*Okunacak metin*:
§ §

Yabancı değil sınıf kardeşi

Geçtiğimiz günlerde Kayseri’de başlayarak birçok şehre yayılan saldırılar neticesinde çok sayıda göçmenin evi, işyeri ve araçları tahrip edildi; göçmenler fiziki şiddete maruz bırakıldı ve saldırıların üçüncü gününde 17 yaşındaki Suriyeli işçi Ahmet Handan El Naif ırkçılar tarafından sokak ortasında katledildi.

Olaylar sırasında açığa çıkan yağma manzaralarının birçoğumuza 6-7 Eylül’ü, yakılan ev ve işyerlerinden yükselen alevlerin birçoğumuza Madımak’ı hatırlatması boşuna değil. Türkiye’de pogromlar ve linçler her daim egemen sınıfın cephaneliğindeki yerini korudu ve bu silah kimi zaman etnik arileştirme operasyonları için, kimi zaman mülkiyetin zor yoluyla devralınmasını sağlamak maksadıyla, kimi zaman ise ezilen ulus ve inanç gruplarının özgürleşme mücadelesini sindirmek niyetiyle kullanıldı.

Son yıllarda Altındağ’dan Esenyurt’a birçok yerde gerçekleşen pogromlar; Nourtani cinayetinden, Dina’nın katledilmesinden tanıdığımız pervasız saldırılar göçmen yoksulları, işçileri ve kadınları hedef almaya devam ediyor. Bu saldırıların her biri organize olmasa dahi, saldırganlar göçmenleri kolay hedef haline getiren politikalardan ve göçmenlere dönük saldırıların cezasız kalacağı inancından güç alıyor. Bu siyasi iklimin esas müsebbipleri sermaye sınıfı, siyasi iktidar ve ırkçı açıklamaları ile göçmenleri hedef alan düzen politikacılarıdır.

§ §

*Alıştırma kayıtları*:

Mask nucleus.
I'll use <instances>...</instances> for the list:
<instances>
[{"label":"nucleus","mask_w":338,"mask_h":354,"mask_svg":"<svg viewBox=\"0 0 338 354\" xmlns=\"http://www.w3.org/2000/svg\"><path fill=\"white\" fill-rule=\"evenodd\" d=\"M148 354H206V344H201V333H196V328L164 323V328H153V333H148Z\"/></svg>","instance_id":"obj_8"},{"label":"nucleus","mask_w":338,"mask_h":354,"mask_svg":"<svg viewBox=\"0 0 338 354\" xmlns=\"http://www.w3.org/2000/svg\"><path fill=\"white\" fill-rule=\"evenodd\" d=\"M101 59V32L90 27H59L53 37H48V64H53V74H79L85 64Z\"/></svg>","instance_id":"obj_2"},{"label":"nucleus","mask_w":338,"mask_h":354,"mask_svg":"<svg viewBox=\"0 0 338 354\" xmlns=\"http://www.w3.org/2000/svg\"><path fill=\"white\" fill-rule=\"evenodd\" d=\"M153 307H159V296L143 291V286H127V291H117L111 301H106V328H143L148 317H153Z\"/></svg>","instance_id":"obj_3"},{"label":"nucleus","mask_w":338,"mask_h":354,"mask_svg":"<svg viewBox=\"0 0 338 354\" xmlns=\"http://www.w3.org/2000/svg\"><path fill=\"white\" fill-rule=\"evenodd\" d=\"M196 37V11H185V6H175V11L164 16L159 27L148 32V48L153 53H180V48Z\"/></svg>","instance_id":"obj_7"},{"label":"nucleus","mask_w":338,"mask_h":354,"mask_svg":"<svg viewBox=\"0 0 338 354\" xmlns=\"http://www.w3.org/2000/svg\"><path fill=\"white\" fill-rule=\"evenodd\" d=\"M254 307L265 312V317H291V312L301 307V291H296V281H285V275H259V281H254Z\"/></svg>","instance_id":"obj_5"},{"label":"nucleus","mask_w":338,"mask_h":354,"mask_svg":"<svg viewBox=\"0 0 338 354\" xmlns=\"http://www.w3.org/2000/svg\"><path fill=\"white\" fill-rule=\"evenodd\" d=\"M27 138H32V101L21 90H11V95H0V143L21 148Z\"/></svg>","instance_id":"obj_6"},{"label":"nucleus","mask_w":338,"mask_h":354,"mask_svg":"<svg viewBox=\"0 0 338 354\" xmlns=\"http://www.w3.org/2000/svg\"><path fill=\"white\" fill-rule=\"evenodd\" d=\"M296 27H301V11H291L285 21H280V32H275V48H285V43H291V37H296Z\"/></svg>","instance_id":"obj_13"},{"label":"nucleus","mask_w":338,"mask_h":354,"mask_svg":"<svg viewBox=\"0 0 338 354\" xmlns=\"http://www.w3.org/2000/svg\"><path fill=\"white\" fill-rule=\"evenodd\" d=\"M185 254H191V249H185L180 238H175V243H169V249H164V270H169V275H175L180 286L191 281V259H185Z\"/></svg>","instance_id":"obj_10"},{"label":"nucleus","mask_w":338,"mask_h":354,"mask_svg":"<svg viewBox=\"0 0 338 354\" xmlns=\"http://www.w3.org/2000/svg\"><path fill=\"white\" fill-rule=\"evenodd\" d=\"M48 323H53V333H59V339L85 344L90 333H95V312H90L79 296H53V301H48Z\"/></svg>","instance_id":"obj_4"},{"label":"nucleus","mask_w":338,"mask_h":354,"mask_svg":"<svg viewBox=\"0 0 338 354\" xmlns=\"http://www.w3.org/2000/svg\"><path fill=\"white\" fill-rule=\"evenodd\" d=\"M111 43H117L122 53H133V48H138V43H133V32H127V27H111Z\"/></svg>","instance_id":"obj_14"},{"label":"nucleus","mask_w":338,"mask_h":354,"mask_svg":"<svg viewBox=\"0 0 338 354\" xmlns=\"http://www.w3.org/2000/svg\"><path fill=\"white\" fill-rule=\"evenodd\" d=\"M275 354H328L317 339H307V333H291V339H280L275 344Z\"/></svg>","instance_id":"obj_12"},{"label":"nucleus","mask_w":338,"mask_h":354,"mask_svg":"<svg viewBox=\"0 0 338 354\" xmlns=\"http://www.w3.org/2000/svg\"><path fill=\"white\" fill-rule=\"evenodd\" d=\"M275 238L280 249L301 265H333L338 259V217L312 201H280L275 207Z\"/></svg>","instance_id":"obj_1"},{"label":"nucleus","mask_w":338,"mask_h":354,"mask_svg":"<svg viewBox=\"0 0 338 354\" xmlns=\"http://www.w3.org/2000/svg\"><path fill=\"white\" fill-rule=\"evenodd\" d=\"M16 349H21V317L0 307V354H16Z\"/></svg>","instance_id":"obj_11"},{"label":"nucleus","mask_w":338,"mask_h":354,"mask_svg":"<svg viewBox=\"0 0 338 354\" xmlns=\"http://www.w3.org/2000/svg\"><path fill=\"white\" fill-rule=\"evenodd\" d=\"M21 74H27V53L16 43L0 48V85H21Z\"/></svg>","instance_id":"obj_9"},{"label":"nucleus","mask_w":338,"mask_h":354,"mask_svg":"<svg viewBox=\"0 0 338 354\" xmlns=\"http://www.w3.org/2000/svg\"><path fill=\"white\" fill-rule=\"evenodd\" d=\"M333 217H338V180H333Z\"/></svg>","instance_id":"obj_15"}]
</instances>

§ §

*Alıştırma koşulları*:
a) Göçmenlere yönelik saldırılarla ilgili metinden "Geçtiğimiz günlerde Kayseri’de" sözcüklerini içeren yerle başlayıp "sindirmek niyetiyle kullanıldı." ile biten bölümü hiç değiştirmeden yazın.
b) Kayıtlarda "instances" dizesinin geçtiği kaç satır olduğunu söyleyin ve yalnızca sayıyı verin. Büyük-küçük harf farkı dikkate alınır.

*Eksiksiz cevaplar*:
a)
Geçtiğimiz günlerde Kayseri’de başlayarak birçok şehre yayılan saldırılar neticesinde çok sayıda göçmenin evi, işyeri ve araçları tahrip edildi; göçmenler fiziki şiddete maruz bırakıldı ve saldırıların üçüncü gününde 17 yaşındaki Suriyeli işçi Ahmet Handan El Naif ırkçılar tarafından sokak ortasında katledildi.

Olaylar sırasında açığa çıkan yağma manzaralarının birçoğumuza 6-7 Eylül’ü, yakılan ev ve işyerlerinden yükselen alevlerin birçoğumuza Madımak’ı hatırlatması boşuna değil. Türkiye’de pogromlar ve linçler her daim egemen sınıfın cephaneliğindeki yerini korudu ve bu silah kimi zaman etnik arileştirme operasyonları için, kimi zaman mülkiyetin zor yoluyla devralınmasını sağlamak maksadıyla, kimi zaman ise ezilen ulus ve inanç gruplarının özgürleşme mücadelesini sindirmek niyetiyle kullanıldı.

b) 3